Problem requirements: Provide a character-exact reproduction of the lines from the line with "class: Mammalia" to the end of the entries.
+++ Provided information +++
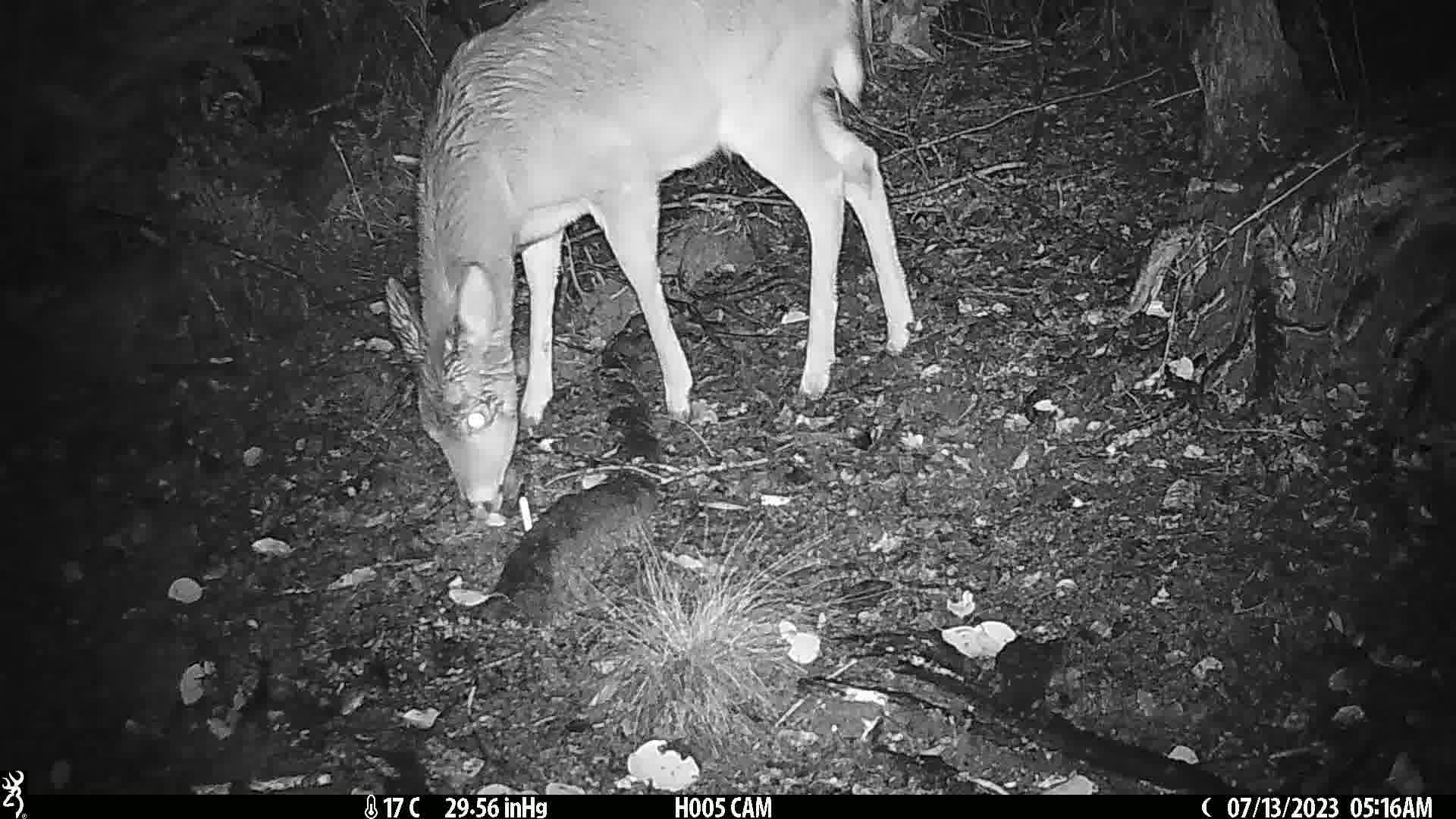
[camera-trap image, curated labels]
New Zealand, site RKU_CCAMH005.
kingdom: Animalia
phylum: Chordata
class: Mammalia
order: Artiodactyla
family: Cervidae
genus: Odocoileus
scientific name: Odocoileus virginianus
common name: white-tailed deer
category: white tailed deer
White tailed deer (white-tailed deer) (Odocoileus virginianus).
+++
Solution for this task:
class: Mammalia
order: Artiodactyla
family: Cervidae
genus: Odocoileus
scientific name: Odocoileus virginianus
common name: white-tailed deer
category: white tailed deer
White tailed deer (white-tailed deer) (Odocoileus virginianus).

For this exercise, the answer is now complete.